What would human
existence be like without the arts? From the ancient cave walls of Lascaux,
France to the walls and stages of modern-day museums and theaters, the arts
have been mankind's greatest mode of personal expression and communication—surely
an integral part of our past, present and future.
Art is struggling and succeeding, pain and elation, doubt and certainty, restriction
and freedom. Art is feeling, seeing, hearing and thinking. It's crucial for
the artist to assimilate these functions of life in order to respond in some
fashion to their existence. In responding, the artist opens the door and the
viewer falls in headfirst toward his or her own self-discovery.
I number myself as one who is fortunate enough to take an active role in this
drama. My art is the result of my living and a measure of my life. And to
have such an existence, I am truly grateful.

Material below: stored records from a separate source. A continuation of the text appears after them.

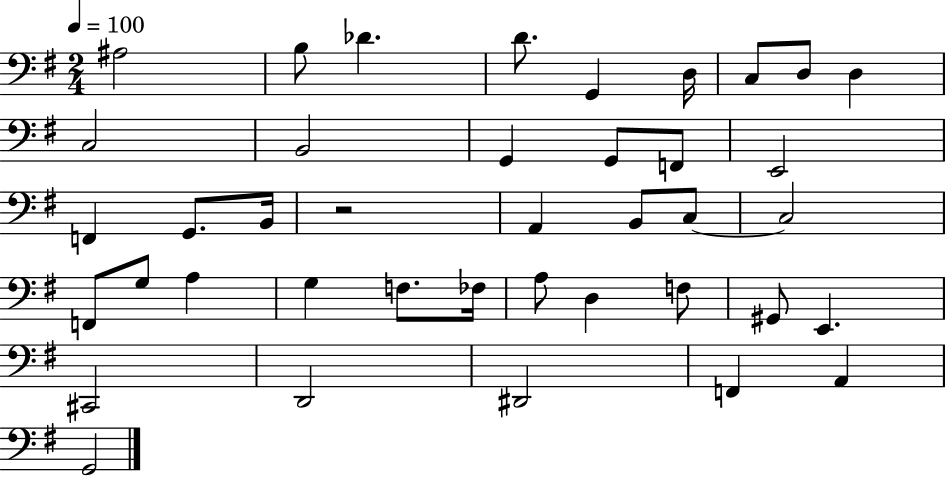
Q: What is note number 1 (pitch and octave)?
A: A#3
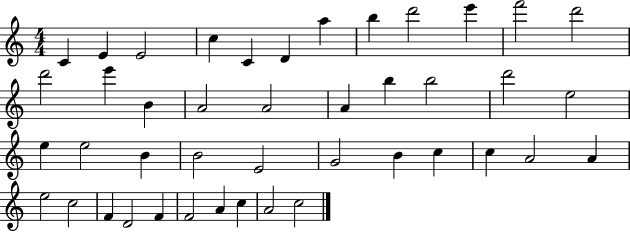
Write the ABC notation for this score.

X:1
T:Untitled
M:4/4
L:1/4
K:C
C E E2 c C D a b d'2 e' f'2 d'2 d'2 e' B A2 A2 A b b2 d'2 e2 e e2 B B2 E2 G2 B c c A2 A e2 c2 F D2 F F2 A c A2 c2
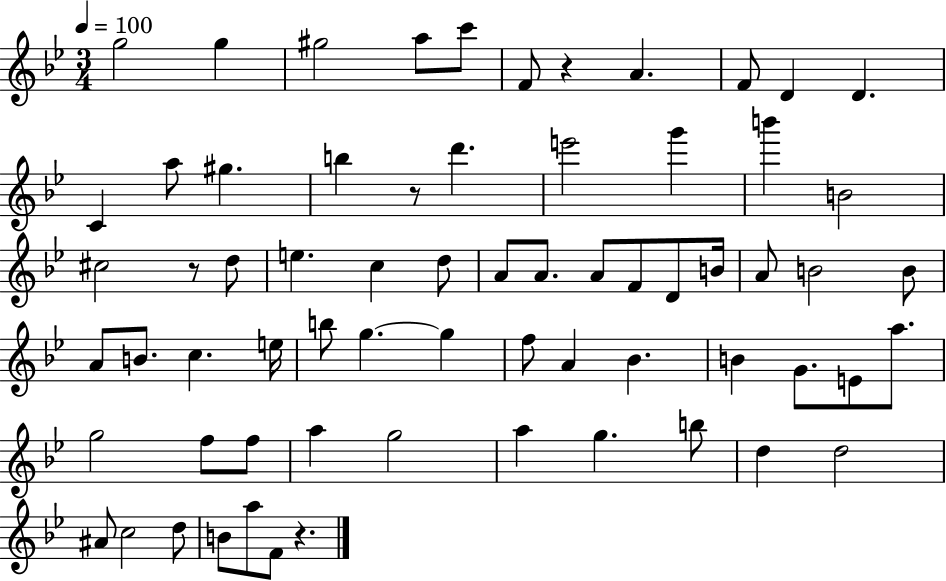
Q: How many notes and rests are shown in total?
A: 67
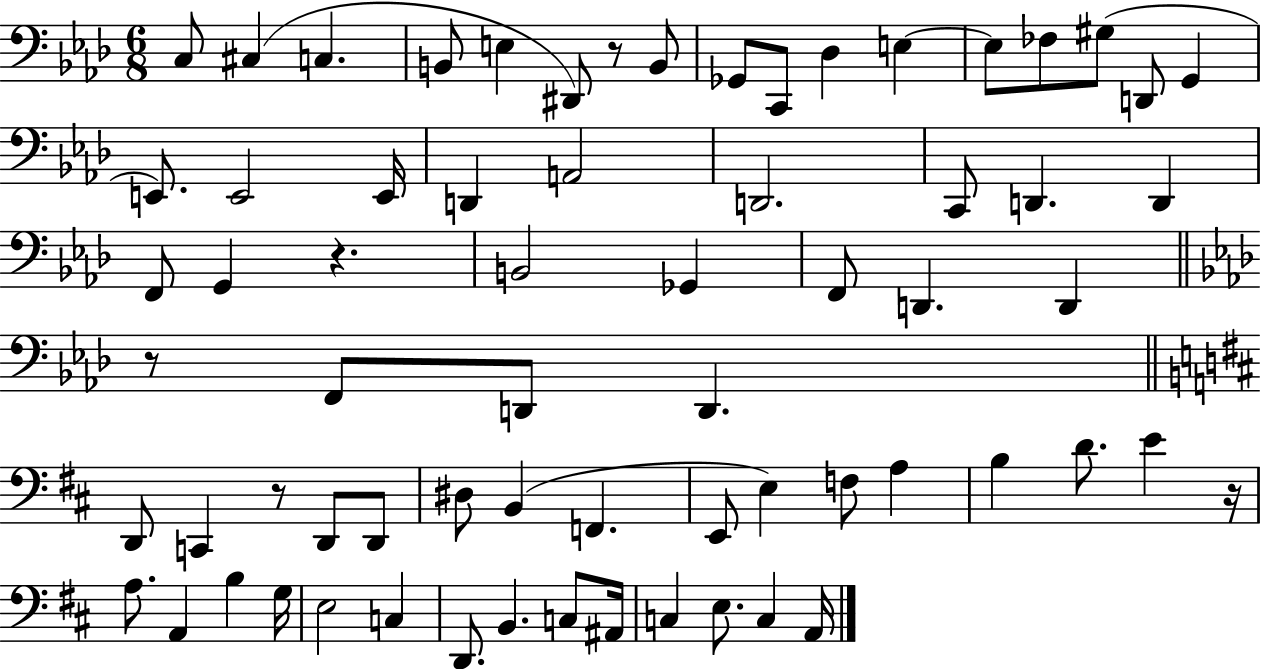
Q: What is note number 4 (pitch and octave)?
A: B2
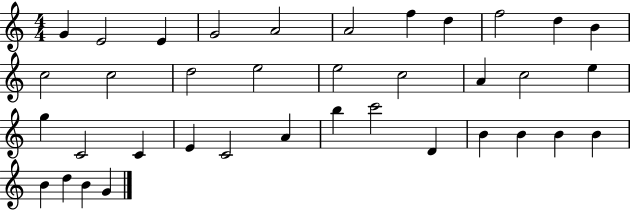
G4/q E4/h E4/q G4/h A4/h A4/h F5/q D5/q F5/h D5/q B4/q C5/h C5/h D5/h E5/h E5/h C5/h A4/q C5/h E5/q G5/q C4/h C4/q E4/q C4/h A4/q B5/q C6/h D4/q B4/q B4/q B4/q B4/q B4/q D5/q B4/q G4/q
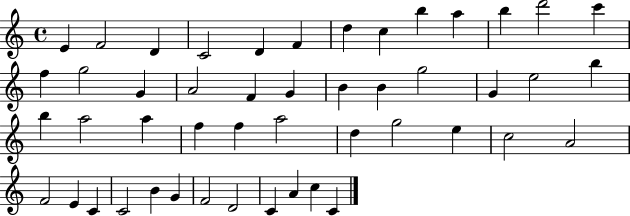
E4/q F4/h D4/q C4/h D4/q F4/q D5/q C5/q B5/q A5/q B5/q D6/h C6/q F5/q G5/h G4/q A4/h F4/q G4/q B4/q B4/q G5/h G4/q E5/h B5/q B5/q A5/h A5/q F5/q F5/q A5/h D5/q G5/h E5/q C5/h A4/h F4/h E4/q C4/q C4/h B4/q G4/q F4/h D4/h C4/q A4/q C5/q C4/q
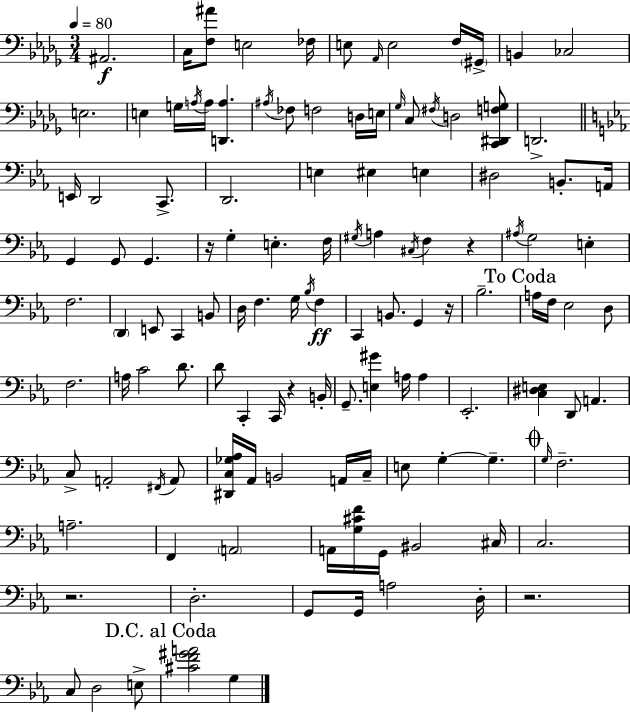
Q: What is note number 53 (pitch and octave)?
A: C2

Then I Found Myself In the Bushes Searching for That Hunk Of Lead
The life of the average human being is typically filled with experiences and
events that will eventually define that being's existence, regardless of one's
social or economic status. We all learn in some way to absorb these experiences
and use them either consciously or subconsciously to traverse the passages
of life. This double self-portrait attempts to combine some of these experiences
into a snapshot of one segment of my passage as an artist.
Failing to Communicate
In art as in life communication is absolutely essential. Sometimes though
it's just not forthcoming and, as a result, ideas, impressions, viewpoints
and understanding are rendered moot.
Fallen and I Can't Get Up
Religion and wealth seem to go hand-in-hand, especially in the case of Christianity.
With so much money involved it's no wonder some frail humans decide to take
a little for their own coffers. Their actions call into question the level
of trust one can place in organized religion and the modern church.